Fifty years ago, there was one type of retirement plan: a pension. And once you retired from your company with 25 years of service and a gold watch, you received a steady paycheck for the rest of your life. Today, there is a dizzying array of choices, and let’s be honest — very few of us are retiring with 25 years of service from anywhere.
The pension still exists, although most companies have done away with them. Pension plans are also known as defined benefit plans because, in the end, the paycheck you will receive (the “benefit”) is set, and the company has to fund it, no matter how much it ends up costing. Companies are moving away from this because, with stock market fluctuations and life expectancies growing, their bill is much more than they imagined.
The other alternative is a defined contribution plan. Defined contribution plans are much more attractive to employers because they contribute a certain amount (often a percentage of salary) and don’t have to worry about it. Within defined contribution plans, however, there are several different types:
- 401(k) plans are run by an employer for the benefit of the employee. 403(b) plans are identical to 401(k)’s, except they’re run by a non-profit employer. (In case you were wondering, 401(k) and 403(b) are the subsections of the Internal Revenue Code where these items are addressed.)
- IRAs (Individual Retirement Arrangements) are the other primary type of defined contribution plan. Most IRAsare not tied to an employer—they are set up by an individual. (I say “most” because there are some types of IRAs—such as SEP and SIMPLE—that are arranged by an employer, but still funded totally by the employee.) Even within this category, there are different types.
- Traditional IRAs provide a tax advantage today—you can contribute a certain amount (defined each year by the IRS—up to $6,000 in 2012) and then take a deduction on your tax return for the contribution. However, when you draw the money out upon retirement, you will pay taxes at that time.
- Roth IRAs provide a tax advantage later—you contribute today and receive no tax benefit, but your withdrawals are tax-free upon retirement. The contribution limit is the same as the traditional IRA.
Most of the time, it is advantageous to take the tax benefit now (with a traditional IRA), since upon retirement, your income will probably be lower, putting you in a lower tax bracket. However, there are fairly strict restrictions on the tax deduction for traditional IRAs, especially if you have the option of participating in a 401(k) or 403(b) plan at your place of employment.
Regardless of which type of retirement plan you have, the important thing is to contribute to it. In our current environment, we can’t rely on our employers any more—we have to take charge of our own future. There are some great free sites out there to help you calculate the best contribution (or you can consult your CPA or financial planner), but in general, contribute as much as possible. I’d much rather have too much money in retirement than not enough!
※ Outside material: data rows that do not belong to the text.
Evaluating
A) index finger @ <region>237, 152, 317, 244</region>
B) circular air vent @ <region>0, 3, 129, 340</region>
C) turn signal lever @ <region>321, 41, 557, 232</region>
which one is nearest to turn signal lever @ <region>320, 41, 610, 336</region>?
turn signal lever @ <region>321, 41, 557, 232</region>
Disclaimer: This post is intended to be for general informational purposes about retirement plans and overall IRS tips. Please do not consider any of this consultation for your individual tax or legal needs. I urge you to consult your own tax expert with further questions. Any information contained in this post is not intended or written to be used, and cannot be used, for the purpose of (i) avoiding penalties under the Internal Revenue Code or (ii) promoting, marketing or recommending to another party any transaction or matter that is contained in this document.